What is the matter? The matter? The nature of matter?

The other day my 87-year-old father-in-law, Bill, told me his query.

He wants to find out what’s at the end of the universe. He wants me to help him find out. He’s been asking this question of everyone he knows; everyone who will listen.

Bill’s wife, my late-mother-in-law, died a few months ago. They had been married for more than 65 years. After her death, he spoke only of her. Now he speaks of her in relation to the universe.

Bill wants the definitive answer to this question. He wants this answer to come from science. He said scientists have told him that the universe folds in on itself – and he shook his head, as if this is not the answer he seeks.

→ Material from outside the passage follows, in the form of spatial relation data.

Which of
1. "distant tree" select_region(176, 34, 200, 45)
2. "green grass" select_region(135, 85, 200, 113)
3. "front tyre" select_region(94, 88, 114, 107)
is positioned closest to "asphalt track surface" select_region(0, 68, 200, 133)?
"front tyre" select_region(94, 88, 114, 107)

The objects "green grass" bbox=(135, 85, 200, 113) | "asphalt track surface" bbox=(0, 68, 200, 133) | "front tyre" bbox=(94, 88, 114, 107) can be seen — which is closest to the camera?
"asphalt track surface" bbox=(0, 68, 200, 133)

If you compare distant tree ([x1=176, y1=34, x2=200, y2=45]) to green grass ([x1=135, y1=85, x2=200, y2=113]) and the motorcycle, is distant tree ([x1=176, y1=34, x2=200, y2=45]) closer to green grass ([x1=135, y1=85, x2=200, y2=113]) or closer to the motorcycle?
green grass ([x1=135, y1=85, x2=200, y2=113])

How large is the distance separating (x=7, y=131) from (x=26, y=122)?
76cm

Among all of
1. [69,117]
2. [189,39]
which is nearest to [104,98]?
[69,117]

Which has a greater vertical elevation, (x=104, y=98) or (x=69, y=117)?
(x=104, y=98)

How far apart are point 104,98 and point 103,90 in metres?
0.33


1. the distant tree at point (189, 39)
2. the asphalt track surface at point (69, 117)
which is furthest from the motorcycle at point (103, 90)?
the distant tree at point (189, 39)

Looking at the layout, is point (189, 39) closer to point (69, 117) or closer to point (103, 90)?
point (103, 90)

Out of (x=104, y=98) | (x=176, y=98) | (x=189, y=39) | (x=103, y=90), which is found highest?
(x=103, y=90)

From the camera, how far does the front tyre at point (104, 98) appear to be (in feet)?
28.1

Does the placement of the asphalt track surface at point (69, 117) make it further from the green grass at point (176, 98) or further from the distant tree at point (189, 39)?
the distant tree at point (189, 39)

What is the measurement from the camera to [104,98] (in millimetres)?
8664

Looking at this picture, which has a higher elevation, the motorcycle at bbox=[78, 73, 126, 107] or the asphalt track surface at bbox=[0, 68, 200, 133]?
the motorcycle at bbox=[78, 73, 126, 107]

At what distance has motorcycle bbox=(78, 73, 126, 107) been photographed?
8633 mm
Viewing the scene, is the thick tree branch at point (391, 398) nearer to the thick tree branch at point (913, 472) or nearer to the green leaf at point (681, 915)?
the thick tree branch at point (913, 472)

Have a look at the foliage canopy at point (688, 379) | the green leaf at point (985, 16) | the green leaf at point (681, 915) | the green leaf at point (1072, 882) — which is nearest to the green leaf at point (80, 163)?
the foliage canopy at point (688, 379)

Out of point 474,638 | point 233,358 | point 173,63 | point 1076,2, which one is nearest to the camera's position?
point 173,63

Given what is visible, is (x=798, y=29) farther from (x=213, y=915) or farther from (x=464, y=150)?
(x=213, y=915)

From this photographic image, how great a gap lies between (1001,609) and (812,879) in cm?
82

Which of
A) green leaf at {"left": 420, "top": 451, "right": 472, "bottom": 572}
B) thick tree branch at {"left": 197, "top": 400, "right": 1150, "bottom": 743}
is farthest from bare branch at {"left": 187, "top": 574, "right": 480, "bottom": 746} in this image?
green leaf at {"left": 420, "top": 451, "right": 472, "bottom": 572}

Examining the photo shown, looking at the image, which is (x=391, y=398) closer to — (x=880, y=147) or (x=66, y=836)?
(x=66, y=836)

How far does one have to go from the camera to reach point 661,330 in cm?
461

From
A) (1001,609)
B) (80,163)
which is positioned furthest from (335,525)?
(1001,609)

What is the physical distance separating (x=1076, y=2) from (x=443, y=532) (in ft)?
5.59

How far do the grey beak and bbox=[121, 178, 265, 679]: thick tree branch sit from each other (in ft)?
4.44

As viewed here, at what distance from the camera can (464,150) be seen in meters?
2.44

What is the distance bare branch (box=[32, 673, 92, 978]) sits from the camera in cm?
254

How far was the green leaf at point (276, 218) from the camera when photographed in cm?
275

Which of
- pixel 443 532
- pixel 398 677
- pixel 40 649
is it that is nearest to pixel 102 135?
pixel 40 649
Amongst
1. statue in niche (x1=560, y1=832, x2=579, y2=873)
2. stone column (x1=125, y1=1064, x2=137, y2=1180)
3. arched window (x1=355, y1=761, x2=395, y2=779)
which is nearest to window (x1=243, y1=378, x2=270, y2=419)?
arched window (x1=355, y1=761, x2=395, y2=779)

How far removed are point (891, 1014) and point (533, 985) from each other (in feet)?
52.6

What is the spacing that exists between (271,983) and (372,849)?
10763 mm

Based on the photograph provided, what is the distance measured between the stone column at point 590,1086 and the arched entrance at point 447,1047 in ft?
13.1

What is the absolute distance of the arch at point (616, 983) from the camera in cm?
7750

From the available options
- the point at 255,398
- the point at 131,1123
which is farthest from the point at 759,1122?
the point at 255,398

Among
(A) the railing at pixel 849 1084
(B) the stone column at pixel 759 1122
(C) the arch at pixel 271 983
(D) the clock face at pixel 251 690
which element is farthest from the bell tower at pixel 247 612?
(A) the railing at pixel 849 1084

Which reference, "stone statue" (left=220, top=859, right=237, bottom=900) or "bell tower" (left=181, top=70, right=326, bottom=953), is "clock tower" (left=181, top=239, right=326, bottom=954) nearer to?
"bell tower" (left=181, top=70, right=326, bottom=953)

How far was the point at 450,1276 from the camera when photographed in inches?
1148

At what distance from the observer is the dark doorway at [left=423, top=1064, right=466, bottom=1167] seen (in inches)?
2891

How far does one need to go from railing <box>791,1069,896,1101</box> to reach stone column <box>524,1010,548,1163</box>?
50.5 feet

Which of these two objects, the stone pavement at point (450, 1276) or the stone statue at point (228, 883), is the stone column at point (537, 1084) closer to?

Bill has always been a scientist. Educated at MIT and Tufts, with advanced degrees from both places, Bill has never doubted the scientific theory.

My husband tells me that Bill always used to avoid eye contact, believing that making eye contact can be misinterpreted as an aggressive act. But when we spoke the other day, I leaned forward and stared into his liquid, oceanic eyes, both of us searching together for the answer to the question of matter.

At first I told him that the answer is love and kindness – and we each must find this answer in our heart – and caring for one another is all that really matters. He nodded, agreeing, but also insisting that there is a scientific explanation – some answer we can seemingly ascertain if only we can think it through.

Then I reminded him that all things and concepts are associated with symbols – and perhaps in seeking his answer, he could meditate on the connection of each thing to another, and perhaps that could help him arrive at the answer. He considered this explanation.

Finally I asked him what would happen if he found the answer. “If you could find the answer, if you actually knew, maybe you would be sad, because then there would be no more questions, and wouldn’t that be sad, not to have any more questions?” He smiled, then laughed, then said, “You have me.”

It is part of the puzzle, isn’t it? To seek – an answer or an object – even if we cannot understand it or possess it – and yet – there is such sadness when the seeking has ended.

When I try to define the universe, I meditate on the symbology behind the etymology of the word matter: mother – mother of creation, mother of what is holy, giving birth to all that is material, to all that we know of, to all that we know we are, all heart and spirit and soul; all that matters.